Milei, o Carlinhos Maia das criptomoedas
Em mais um episódio patético, presidente argentino promove uma criptomoeda fraudulenta e se porta como o influenciador que divulgava o “Jogo do Tigrinho”
O presidente da Argentina, Javier Milei, se envolveu na maior polêmica de seu mandato na última sexta-feira (14). Garoto-propaganda da criptomoeda $Libra, ele postou em sua conta no X (antigo Twitter) postagens defendendo o investimento no que seria um “projeto privado destinado a incentivar o crescimento da economia argentina”, além de fornecer o nome e o link para a página da criptomoeda.
A recomendação de compra feita pelo chefe de Estado fez com que o valor da moeda digital disparasse, chegando a quase 5 dólares cada. Contudo, poucas horas depois, a criptomoeda despencou para menos de 1 dólar. Essa desvalorização ocorreu devido a um movimento chamado “rug pull” ou “puxada de tapete”.

(Foto: Casa Rosada)
O termo descreve um golpe no qual os criadores de uma criptomoeda incentivam investidores a comprarem o ativo, prometendo retornos e benefícios, muitas vezes usando celebridades. Após atrair um grande volume de compradores e valorizar drasticamente o ativo, os próprios desenvolvedores vendem suas participações e abandonam o projeto, resultando em uma severa queda no preço e graves prejuízos financeiros para os demais investidores.
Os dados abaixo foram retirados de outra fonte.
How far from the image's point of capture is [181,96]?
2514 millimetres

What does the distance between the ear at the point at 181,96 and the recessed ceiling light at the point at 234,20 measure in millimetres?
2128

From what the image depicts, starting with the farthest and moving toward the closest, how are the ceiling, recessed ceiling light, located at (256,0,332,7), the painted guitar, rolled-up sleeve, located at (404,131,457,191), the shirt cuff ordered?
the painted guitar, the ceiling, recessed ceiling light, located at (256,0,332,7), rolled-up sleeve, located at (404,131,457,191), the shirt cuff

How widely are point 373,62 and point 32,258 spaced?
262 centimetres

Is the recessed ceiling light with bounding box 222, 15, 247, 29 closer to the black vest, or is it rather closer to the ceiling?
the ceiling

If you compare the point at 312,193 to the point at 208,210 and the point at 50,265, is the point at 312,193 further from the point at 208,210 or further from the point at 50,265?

Após a crise gerada e o medo dos processos que deverá enfrentar, o chefe do governo argentino apagou a postagem em que promovia a compra da moeda e fez uma nova publicação, no melhor estilo Carlinhos Maia quando era garoto-propaganda do famoso “jogo do tigrinho”. Para quem não conhece, trata-se do mais popular jogo das BETs que atuam no Brasil, prometendo ganhos astronômicos; Maia é um dos maiores influenciadores digitais do País.
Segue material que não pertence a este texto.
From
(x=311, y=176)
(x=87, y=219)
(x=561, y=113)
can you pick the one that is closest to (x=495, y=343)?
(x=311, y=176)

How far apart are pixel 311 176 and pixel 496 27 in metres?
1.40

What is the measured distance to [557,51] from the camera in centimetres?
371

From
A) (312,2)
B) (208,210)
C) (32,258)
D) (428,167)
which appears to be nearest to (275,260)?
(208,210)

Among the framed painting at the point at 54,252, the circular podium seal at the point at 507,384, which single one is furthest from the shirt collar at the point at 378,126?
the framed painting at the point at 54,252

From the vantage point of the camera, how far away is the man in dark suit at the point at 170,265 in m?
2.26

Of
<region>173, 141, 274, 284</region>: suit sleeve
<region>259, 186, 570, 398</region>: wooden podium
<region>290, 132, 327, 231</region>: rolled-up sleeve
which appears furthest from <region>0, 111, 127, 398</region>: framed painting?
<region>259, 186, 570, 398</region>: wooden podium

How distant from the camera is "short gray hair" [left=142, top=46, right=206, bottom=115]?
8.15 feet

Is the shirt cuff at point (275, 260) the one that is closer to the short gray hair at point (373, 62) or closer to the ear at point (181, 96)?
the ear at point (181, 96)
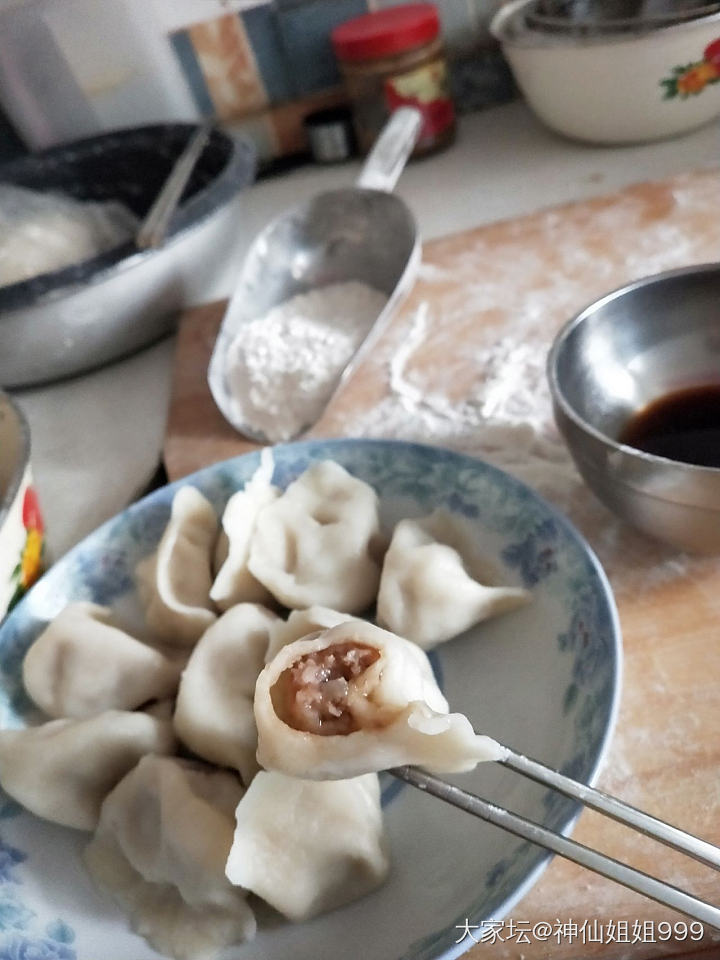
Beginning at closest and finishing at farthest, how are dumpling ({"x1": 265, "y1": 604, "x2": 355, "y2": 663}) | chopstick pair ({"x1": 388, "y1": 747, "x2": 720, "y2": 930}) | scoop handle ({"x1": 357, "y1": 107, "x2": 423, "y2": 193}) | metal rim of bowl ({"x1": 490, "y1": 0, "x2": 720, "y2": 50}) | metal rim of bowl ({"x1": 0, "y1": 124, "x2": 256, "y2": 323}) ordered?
chopstick pair ({"x1": 388, "y1": 747, "x2": 720, "y2": 930}) < dumpling ({"x1": 265, "y1": 604, "x2": 355, "y2": 663}) < metal rim of bowl ({"x1": 0, "y1": 124, "x2": 256, "y2": 323}) < metal rim of bowl ({"x1": 490, "y1": 0, "x2": 720, "y2": 50}) < scoop handle ({"x1": 357, "y1": 107, "x2": 423, "y2": 193})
Tanto Milei quanto o influenciador brasileiro prometeram enriquecimento aos seus seguidores, mas entregaram volumosos prejuízos. Ao serem questionados, responsabilizaram sumariamente seus próprios fiéis. Cada um ao seu modo, ambos apagaram as postagens anteriores e publicaram novas, alegando não terem nenhuma relação direta com a gravidade da situação.
“Jogou porque quis” ou “comprou a moeda porque quis” — tirando o sotaque e o espanhol arrojado, são farinha do mesmo saco. Parece que estamos na era do “enriquecer vendendo enriquecimento” para quem mais precisa.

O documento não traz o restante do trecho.